Saving the environment from the environmentalists
I always believe that, to protect the environment, to help the poor.... all of these tasks require not only a good intention, a faith, but also fact-based reasoning.
Peter Huber’s book “Hard Green: Saving the Environment from the Environmentalists: A Conservative Manifesto” is such a good example of scientific reasoning.
Today, all of homes, buildings and roads occupy less than three percent of the land in the lower 48 states. Thanks to efficient use of land, we have lots of trees in the US, so we actually consume more carbon dioxide than we produce. In developing countries however, the most devastating force in deforestation is actually the use of wood as energy for heating by poor people, not paper industry that usually obtains raw material from commercial forests which are not part of the wild jungle. The development of paper and pulp industry by making more efficient use of land and raising workers’ income level actually preserve forests, because locals don’t need to destroy forest for heating energy any more. “Environmentalists” claims that by sending less post-cards you can save Amazon jungle; but the fact is that paper industry contributed very little to the deforestation of Amazon jungle.
As argued by Professor Huber, “the only way to save the wilderness is to reduce the human footprint on the land by living vertically instead of horizontally.” In the past, vast forests in New York and other states were felled by pioneers, the original “organic” farmers, to feed their families and their livestock.

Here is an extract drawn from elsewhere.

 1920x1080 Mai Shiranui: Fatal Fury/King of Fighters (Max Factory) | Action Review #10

More than a quarter of the farmland was devoted to “turning solar energy into the renewable fuel powering their transportation system”. These buzzwords simply mean grasses and grains eaten by horses. So we used to be very “environmentalists”, but as we already see, those days were more disastrous to the environment.
In recent decades, however many of those fields have reverted to wilderness because they are no longer needed to grow food or fuel. Over the past quarter-century, Professor Huber estimates, the country has gained 70 million acres of wilderness, more than all the land occupied by cities, suburbs, roads and any other kind of development. So urbanization and economic development, opposite to what “environmentalists” have predicted, actually help preserve wilderness.

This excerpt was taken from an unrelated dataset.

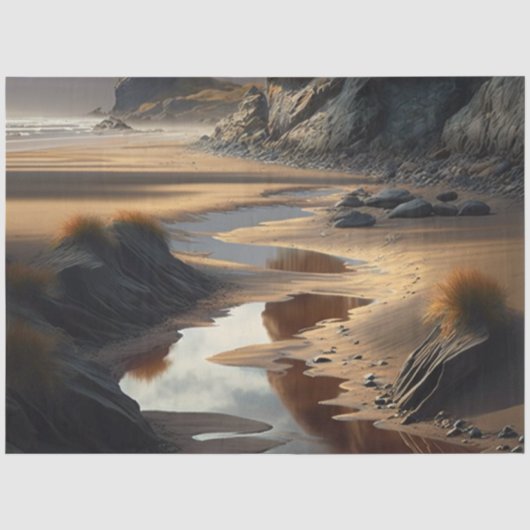 Papier Mousseline Sunset (Recto)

John Tierney, in his book review in New York times, highlights several of Professor Huber’s excellent points the bust the myths created by “environmentalists”
Where Soft Greens see ''urban sprawl'' destroying the countryside, Dr. Huber sees cities absorbing the farmers who once destroyed the wilderness. ''It's true that we lose a little green space at the edge of cities as suburbs grow,'' Dr. Huber said, ''but that loss is more than offset by all the wilderness gained from the farms abandoned farther away.'' You might think of New York City and its suburbs as the antidote to rural sprawl.

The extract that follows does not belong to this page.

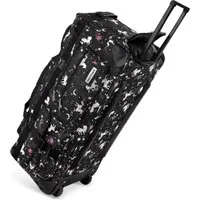 normani Reisetasche Reisetasche mit 2 Rädern Jumbus 100, Trolley mit leichtläufigen Rollen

Where Soft Greens fret about the risks from factory farms and pesticides and genetically engineered plants, Dr. Huber exults in the land saved by new technologies. ''If you care about the open range, you should recoil from free-range chicken on the menu,'' Dr. Huber said. ''You should prefer chickens living in the agribusiness equivalent of Trump Tower. If you care about seeing more of the Vermont woods of Robert Frost, you should think twice about eating Ben & Jerry's ice cream.''
Ben & Jerry's prides itself on getting milk from small family farms in Vermont, and it opposes the use of a synthetic growth hormone to increase each cow's output. ''If farmers used that hormone, they wouldn't need so many cows,'' Dr. Huber said, ''so some of the farms could revert to forests. There would also be fewer cows emitting methane, which is one of the most powerful greenhouse gases.''
''You may want to stop someone from building new homes near you because the extra crowding reduces your quality of life,'' he said. ''But it's a fraud to confuse your self-interest with what is good for the planet. If you make it harder for people to move to cities and suburbs, they'll end up in places where cougars and eagles could be living.”
Mark Hetsgaard, in his review article also on New York Times, however disagrees with Professor Huber’s view that the answer to our environmental problems is to unleash the power of the market.